**ФРАГМЕНТ:**
====================

Max sentence length:  194
Max token length:  31


In [9]:
default_tagger = nltk.DefaultTagger('NOUN')
print("default_tagger evaluation: ", default_tagger.evaluate(data_test))

unigram_tagger = UnigramTagger(data_train)
print("unigram_tagger evaluation: ", unigram_tagger.evaluate(data_test))

bigram_tagger = BigramTagger(data_train, backoff=unigram_tagger)
print("bigram_tagger evaluation: ", bigram_tagger.evaluate(data_test))

trigram_tagger = TrigramTagger(data_train, backoff=bigram_tagger)
print("trigram_tagger evaluation: ", trigram_tagger.evaluate(data_test))

default_tagger evaluation:  0.23593983983332248
unigram_tagger evaluation:  0.823732013802982
bigram_tagger evaluation:  0.8292792499511688
trigram_tagger evaluation:  0.8291425222996289


In [10]:
def combination(train_sents, tagger_classes, backoff=None):
    for cls in tagger_classes:
        backoff = cls(train_sents, backoff=backoff)
    return backoff

In [11]:
backoff = DefaultTagger('NOUN') 
tag = combination(data_train,
                  [
                  UnigramTagger, 
                  BigramTagger, 
                  TrigramTagger
                  ],  
                  backoff = backoff
                  ) 
  
print("evaluation of combination: ", tag.evaluate(data_test))

evaluation of combination:  0.8787746598085813


In [12]:
token_tr = []
label_tr = []
for sent in data_train[:]:
    for tok in sent:
        token_tr.append(tok[0])
        label_tr.append('NO_TAG' if tok[1] is None else tok[1])
        
token_ts = []
label_ts = []
for sent in data_test[:]:
    for tok in sent:
        token_ts.append(tok[0] if tok[0] is not None else "")
        label_ts.append('NO_TAG' if tok[1] is None else tok[1])
        
        
le = LabelEncoder()
labels_tr = le.fit_transform(label_tr) 
labels_ts = le.transform(label_ts)

In [13]:
vectorizers = [CountVectorizer, HashingVectorizer, TfidfVectorizer]

for vect in vectorizers:

    vectorizer = vect(ngram_range=(1, 5), analyzer='char')
    X_train = vectorizer.fit_transform(token_tr)
    X_test = vectorizer.transform(token_ts)

    lr = LogisticRegression(random_state=0)
    lr.fit(X_train, labels_tr)

    pred = lr.predict(X_test)

====================

**ПРИВЕДЁННЫЙ МАТЕРИАЛ:**
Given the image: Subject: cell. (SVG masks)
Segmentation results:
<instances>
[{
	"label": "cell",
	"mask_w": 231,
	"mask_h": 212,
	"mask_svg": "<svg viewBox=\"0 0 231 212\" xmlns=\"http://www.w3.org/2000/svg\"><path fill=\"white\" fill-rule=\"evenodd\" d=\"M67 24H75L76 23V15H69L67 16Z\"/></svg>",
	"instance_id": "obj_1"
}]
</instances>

====================

Какое значение оценки выводится для комбинации теггеров во фрагменте выше?

**ОТВЕТ:** 0.8787746598085813